In May, Microsoft filed a patent infringement lawsuit against Salesforce in the U.S. District Court for the Western District of Washington charging that Salesforce's on-demand CRM application infringed on nine Microsoft patents.
Roughly a month later, Salesforce fired back with a countersuit in the U.S. District Court of Delaware charging that Microsoft products like SharePoint and the .Net platform violate Salesforce patents.
Salesforce and Microsoft settled the dueling patent infringement lawsuits in August. The settlement grants each company coverage under the other's patent portfolio for products and services.
But as a coup de grace in the cloud CRM kerfuffle with Microsoft, Benioff on Wednesday brought "Bernard" to the Dreamforce stage; Bernard is the man featured in the Microsoft "I Didn't Get Forced" ad campaign (or an impressive look-alike). Bernard, who in the ad portrays a customer that left Salesforce in favor of Microsoft Dynamics CRM Online, came to the stage with the same aggravated, arms crossed pose he struck in the Microsoft ads.
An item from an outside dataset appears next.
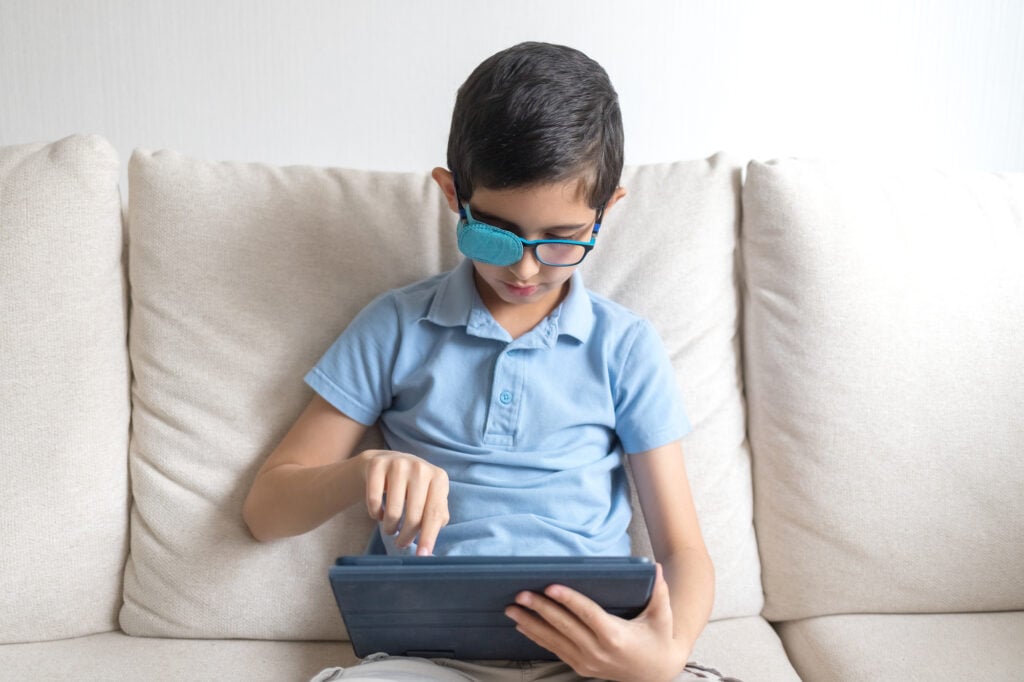 Portrait of boy in glasses with amblyopia patch for glasses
Benioff apologized to Bernard for Salesforce letting him down. The CEO said he was sorry that Salesforce caused him to leave in favor of its cloud CRM rival.
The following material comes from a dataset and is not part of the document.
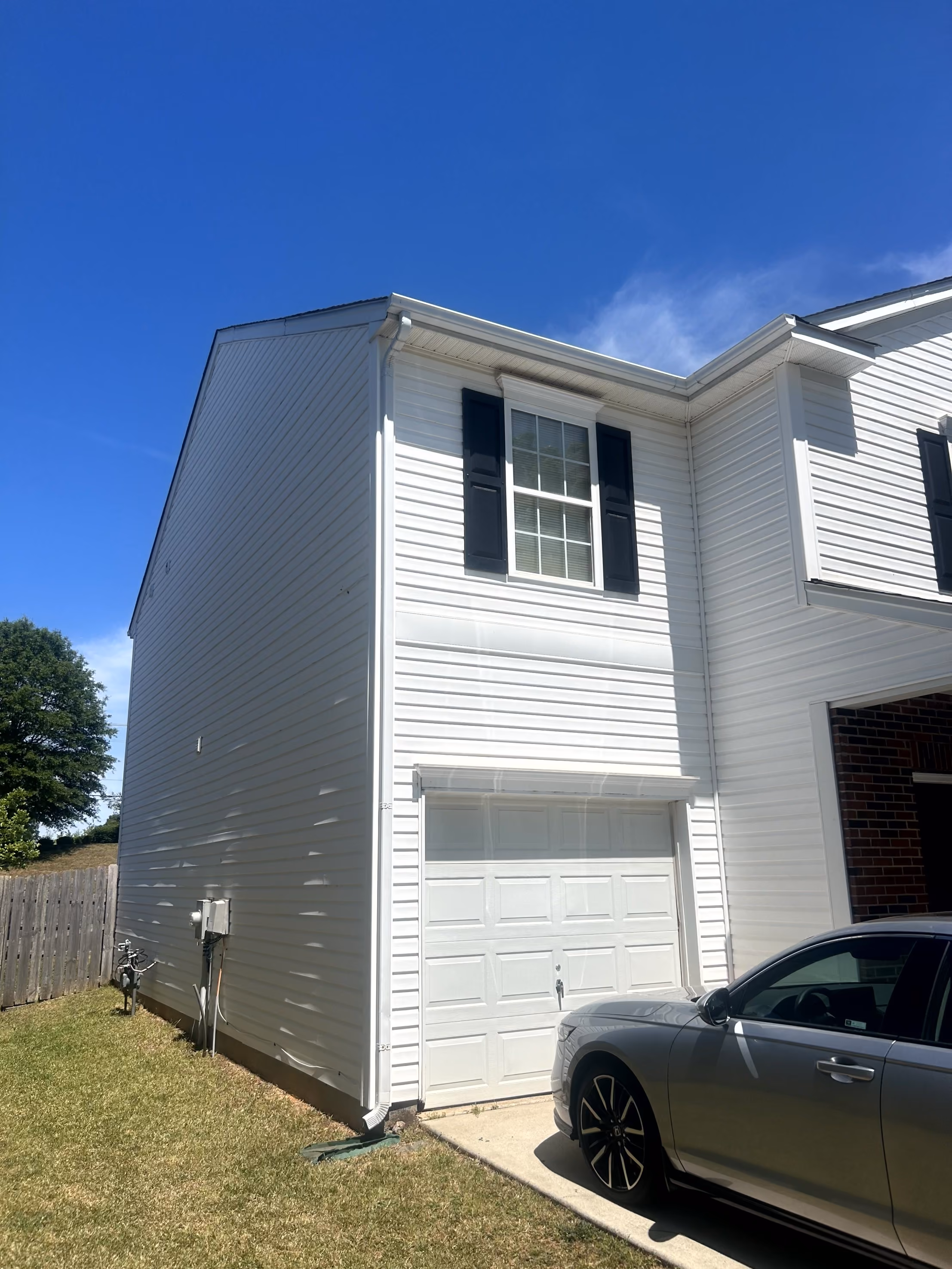 White two-story house side with garage door, window with black shutters, and silver car in driveway.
"We don't want you to go back to software," Benioff implored of Bernard. "We were there too. We know what it's like. The constant updates and upgrades … We don't want you to go back to the evil empire."
After a short bit of prodding, Bernard lamented, saying he would stick with Salesforce for cloud CRM. The pair high-fived before Barnard left the stage.
"When you're fighting with Microsoft, you've got to do everything you can," Benioff said.